# BBA on Fish?



## brwaldbaum (Apr 23, 2004)

Why can't BBA grow on fish? BBA can grow on everything else in our tanks. Fish have a slime coat, but parasites often evade this protective layer. So why can't algae do the same?


----------



## Zapins (Jul 28, 2004)

Probably because algae is sedentary and cannot burrow closer to the fish through the slime coating as the coating is shed every day. Parasites can move and therefore can travel through the slime coat towards the fish.


----------



## Yo-han (Oct 15, 2010)

Zapins said:


> Probably because algae is sedentary and cannot burrow closer to the fish through the slime coating as the coating is shed every day. Parasites can move and therefore can travel through the slime coat towards the fish.

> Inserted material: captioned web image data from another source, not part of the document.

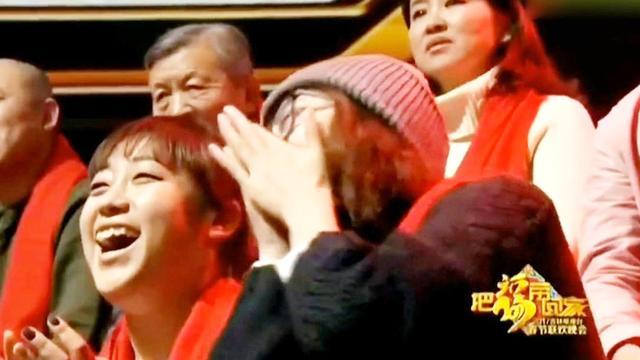 赵四携手儿子刘程上演直播饮酒醉,笑点百出,真是搞笑父子组合!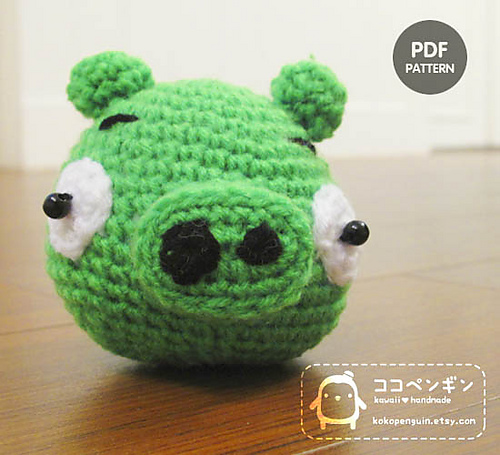 2000 Free Amigurumi Patterns: Angry Bird The Green Pig crochet pattern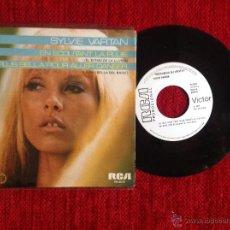 Discos de vinilo: SYLVIE VARTAN SG. EN ECOUTANT LA PLUIE + LA PLUS BELLA POUR ALLER DANSER. ESPAÑOL . NUEVO PROMO. Lote 53281282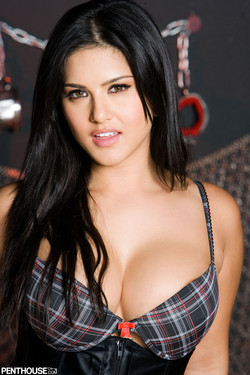 Sunny Leone Indian Pornstar Sheds Tight Corset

Excellent explanation! This makes sense why algae do grow on animals like whales, turtles etc.


----------



## brwaldbaum (Apr 23, 2004)

Has anyone seen BBA grow on a shrimp between molts?


----------



## Yo-han (Oct 15, 2010)

My snails are covered in algae, I've seen it on crayfish and found this picture online, so it does happen from time to time:


----------



## brwaldbaum (Apr 23, 2004)

I couldn't find any pictures of BBA on fish, but I came across an article discussing the colonization of scorpionfishes by saltwater Rhodophyta.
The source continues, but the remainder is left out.